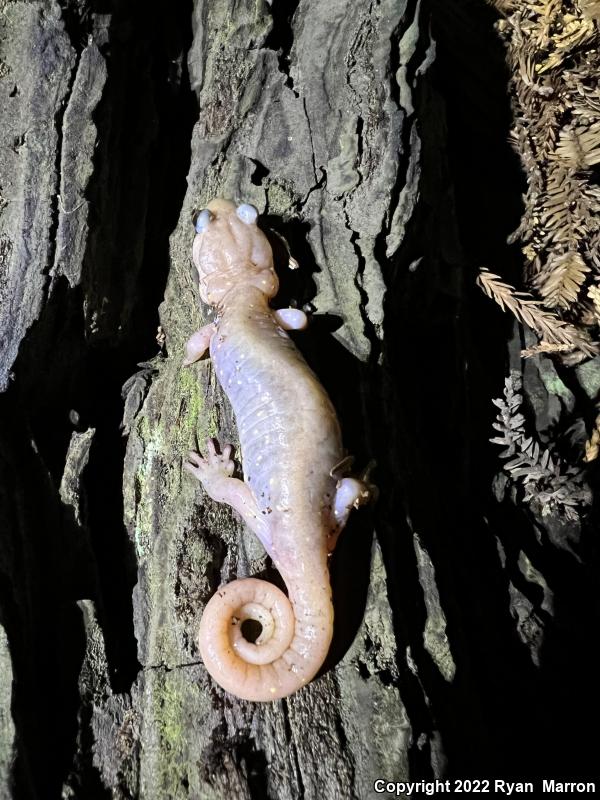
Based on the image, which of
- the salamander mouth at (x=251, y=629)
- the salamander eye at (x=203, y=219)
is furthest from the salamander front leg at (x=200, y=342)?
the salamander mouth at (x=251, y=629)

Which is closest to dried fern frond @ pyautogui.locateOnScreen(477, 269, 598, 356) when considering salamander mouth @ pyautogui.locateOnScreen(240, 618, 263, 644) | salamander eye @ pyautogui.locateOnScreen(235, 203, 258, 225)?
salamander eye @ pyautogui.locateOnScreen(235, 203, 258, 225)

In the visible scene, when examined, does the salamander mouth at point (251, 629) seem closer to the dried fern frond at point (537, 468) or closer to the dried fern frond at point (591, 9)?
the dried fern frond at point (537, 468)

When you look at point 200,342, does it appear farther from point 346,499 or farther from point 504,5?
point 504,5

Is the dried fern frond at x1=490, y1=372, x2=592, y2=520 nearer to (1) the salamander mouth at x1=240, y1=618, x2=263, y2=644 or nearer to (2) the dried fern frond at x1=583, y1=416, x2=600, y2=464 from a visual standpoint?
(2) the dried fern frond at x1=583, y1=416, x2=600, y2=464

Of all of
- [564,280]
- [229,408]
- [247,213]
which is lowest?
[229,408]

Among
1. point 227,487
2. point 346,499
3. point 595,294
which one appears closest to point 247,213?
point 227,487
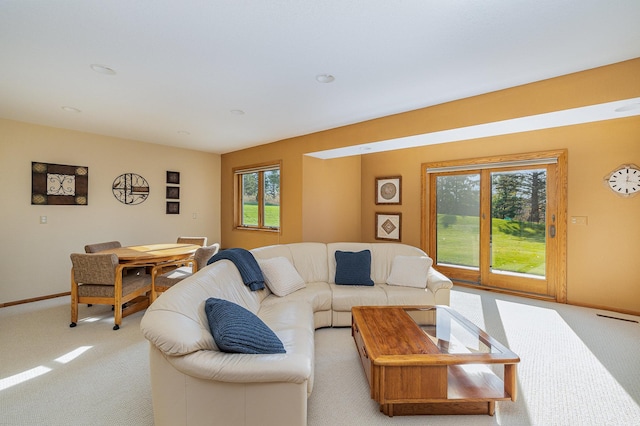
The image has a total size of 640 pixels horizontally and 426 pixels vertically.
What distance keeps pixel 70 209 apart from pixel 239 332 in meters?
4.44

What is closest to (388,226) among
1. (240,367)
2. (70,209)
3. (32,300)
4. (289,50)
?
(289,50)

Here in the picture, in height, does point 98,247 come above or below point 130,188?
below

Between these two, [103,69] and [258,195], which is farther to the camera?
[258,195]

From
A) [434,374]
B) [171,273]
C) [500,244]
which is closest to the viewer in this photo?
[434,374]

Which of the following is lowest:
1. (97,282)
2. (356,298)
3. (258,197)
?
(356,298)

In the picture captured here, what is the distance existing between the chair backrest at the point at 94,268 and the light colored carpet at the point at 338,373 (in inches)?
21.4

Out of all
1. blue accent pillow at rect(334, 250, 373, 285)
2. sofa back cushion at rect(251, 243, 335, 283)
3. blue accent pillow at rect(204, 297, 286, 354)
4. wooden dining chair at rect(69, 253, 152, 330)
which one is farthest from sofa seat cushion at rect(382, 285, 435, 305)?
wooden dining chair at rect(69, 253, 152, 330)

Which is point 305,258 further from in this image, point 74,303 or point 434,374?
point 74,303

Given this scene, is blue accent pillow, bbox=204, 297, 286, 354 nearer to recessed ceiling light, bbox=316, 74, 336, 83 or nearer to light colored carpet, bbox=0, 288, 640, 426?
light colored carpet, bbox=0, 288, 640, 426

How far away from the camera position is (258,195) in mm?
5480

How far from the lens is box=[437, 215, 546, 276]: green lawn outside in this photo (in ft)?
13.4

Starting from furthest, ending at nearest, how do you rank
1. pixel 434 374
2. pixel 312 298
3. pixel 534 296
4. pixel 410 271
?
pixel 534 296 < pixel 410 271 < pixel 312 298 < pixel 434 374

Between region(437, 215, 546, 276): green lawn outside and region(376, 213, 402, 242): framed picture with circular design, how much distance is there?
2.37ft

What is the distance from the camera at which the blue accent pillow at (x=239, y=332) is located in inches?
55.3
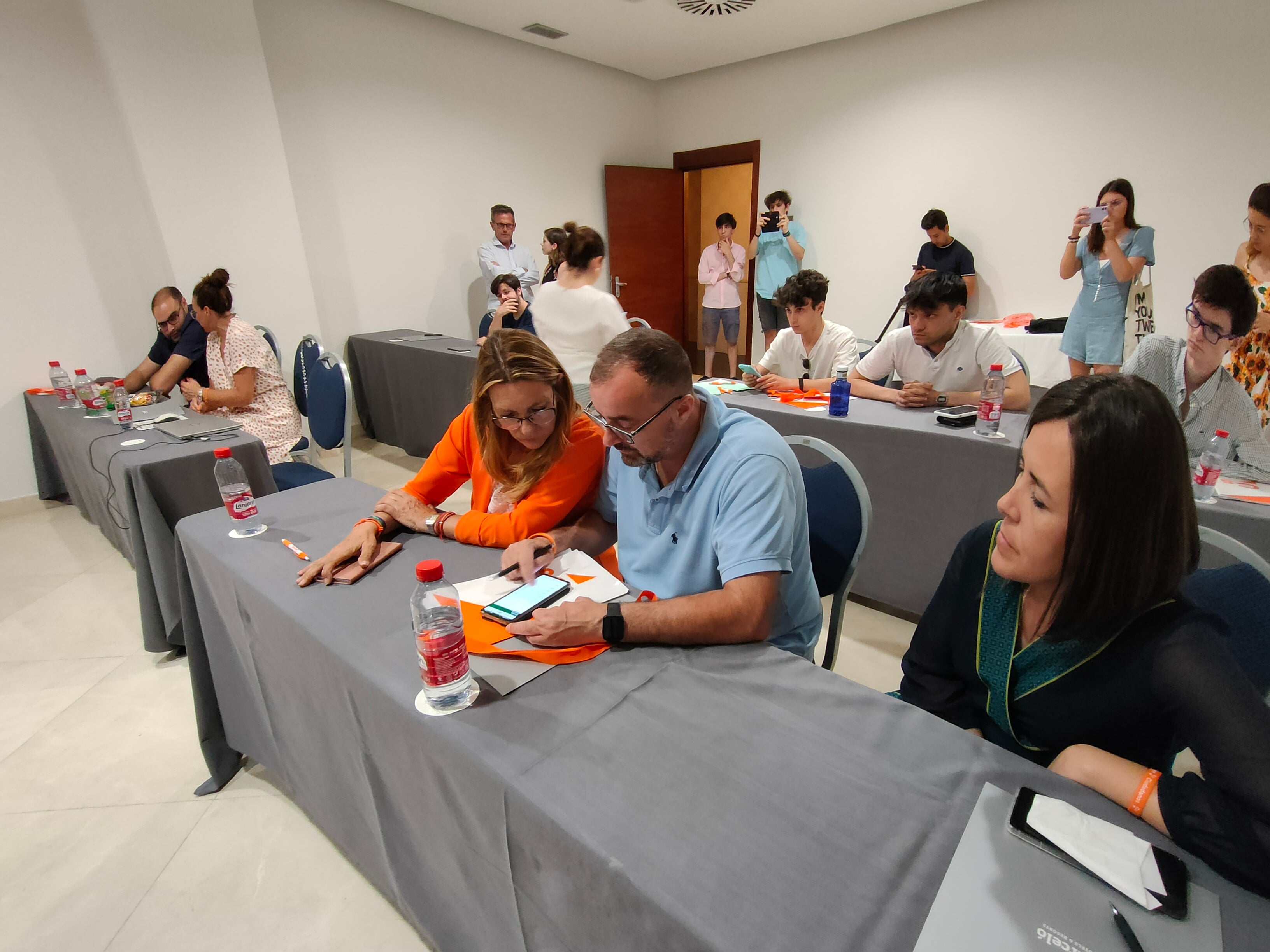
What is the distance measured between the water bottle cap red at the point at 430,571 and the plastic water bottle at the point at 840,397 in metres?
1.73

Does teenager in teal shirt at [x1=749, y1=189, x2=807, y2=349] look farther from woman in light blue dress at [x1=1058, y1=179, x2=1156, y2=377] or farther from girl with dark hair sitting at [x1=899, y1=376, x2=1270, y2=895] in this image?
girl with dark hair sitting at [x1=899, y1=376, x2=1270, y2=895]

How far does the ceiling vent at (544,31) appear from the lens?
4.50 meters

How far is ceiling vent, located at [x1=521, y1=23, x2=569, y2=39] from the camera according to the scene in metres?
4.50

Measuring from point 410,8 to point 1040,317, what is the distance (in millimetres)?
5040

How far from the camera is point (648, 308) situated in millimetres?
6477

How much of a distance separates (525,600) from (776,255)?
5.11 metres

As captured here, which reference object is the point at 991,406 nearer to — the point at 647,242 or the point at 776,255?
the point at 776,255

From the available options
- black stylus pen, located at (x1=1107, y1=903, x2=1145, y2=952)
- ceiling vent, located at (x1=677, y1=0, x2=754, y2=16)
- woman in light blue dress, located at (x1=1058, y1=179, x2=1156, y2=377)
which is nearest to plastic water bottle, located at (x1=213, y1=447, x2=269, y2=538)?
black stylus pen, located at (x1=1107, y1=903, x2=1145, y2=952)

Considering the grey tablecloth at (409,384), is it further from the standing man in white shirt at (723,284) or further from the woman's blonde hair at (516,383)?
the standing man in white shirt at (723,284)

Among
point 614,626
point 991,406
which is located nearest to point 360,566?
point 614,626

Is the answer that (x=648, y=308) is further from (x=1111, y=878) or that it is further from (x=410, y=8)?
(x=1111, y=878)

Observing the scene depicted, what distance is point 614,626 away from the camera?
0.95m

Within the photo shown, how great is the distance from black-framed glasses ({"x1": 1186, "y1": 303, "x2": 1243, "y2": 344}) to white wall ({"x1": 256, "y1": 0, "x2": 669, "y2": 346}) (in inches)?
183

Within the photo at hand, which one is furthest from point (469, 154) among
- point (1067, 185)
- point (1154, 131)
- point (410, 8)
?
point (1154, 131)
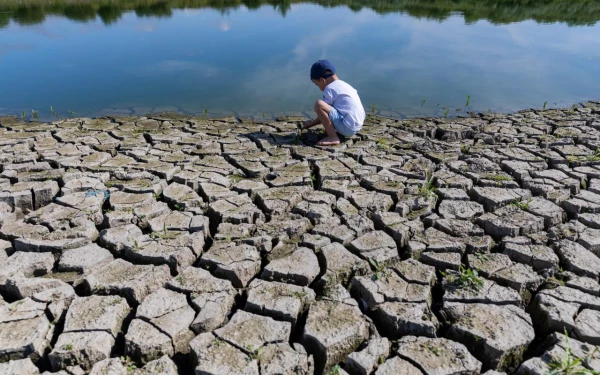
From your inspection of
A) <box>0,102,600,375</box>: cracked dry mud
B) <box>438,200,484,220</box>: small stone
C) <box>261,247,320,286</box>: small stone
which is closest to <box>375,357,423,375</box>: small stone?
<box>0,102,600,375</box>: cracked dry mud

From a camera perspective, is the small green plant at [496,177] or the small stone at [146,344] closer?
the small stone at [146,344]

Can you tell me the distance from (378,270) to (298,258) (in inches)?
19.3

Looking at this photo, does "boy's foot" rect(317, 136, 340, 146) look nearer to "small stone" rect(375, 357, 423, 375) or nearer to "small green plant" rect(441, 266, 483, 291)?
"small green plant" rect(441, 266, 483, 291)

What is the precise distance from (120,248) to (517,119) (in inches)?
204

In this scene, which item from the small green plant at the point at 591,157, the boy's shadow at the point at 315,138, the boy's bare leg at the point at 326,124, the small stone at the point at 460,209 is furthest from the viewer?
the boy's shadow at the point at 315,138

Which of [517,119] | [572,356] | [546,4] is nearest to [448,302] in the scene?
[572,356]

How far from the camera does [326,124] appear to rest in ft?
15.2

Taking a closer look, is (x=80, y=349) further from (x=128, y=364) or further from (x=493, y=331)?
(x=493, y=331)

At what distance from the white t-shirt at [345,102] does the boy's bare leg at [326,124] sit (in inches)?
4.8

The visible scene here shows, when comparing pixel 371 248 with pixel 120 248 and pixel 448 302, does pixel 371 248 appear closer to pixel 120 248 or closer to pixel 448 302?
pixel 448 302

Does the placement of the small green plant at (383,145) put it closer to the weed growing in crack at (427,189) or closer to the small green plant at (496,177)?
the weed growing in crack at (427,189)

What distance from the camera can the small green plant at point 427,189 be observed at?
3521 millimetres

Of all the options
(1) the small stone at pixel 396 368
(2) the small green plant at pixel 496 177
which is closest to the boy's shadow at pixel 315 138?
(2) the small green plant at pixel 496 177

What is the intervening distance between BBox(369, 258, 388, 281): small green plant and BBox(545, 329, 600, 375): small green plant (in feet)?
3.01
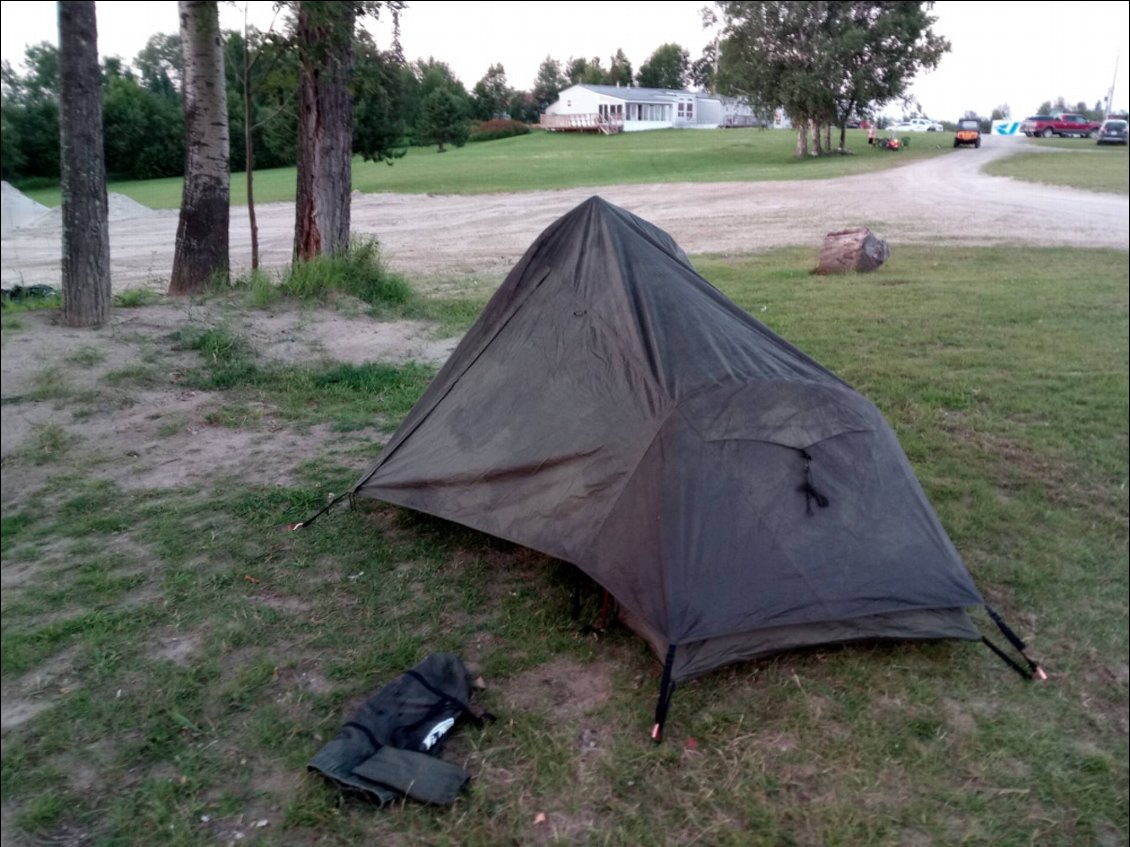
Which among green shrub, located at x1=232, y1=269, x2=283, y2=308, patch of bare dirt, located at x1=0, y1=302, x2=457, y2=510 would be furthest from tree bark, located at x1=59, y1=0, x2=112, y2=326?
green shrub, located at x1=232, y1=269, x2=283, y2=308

YOUR OBJECTIVE: Count how many lines above contain the string "growing", and give only that number.

WRITTEN SOLUTION: 2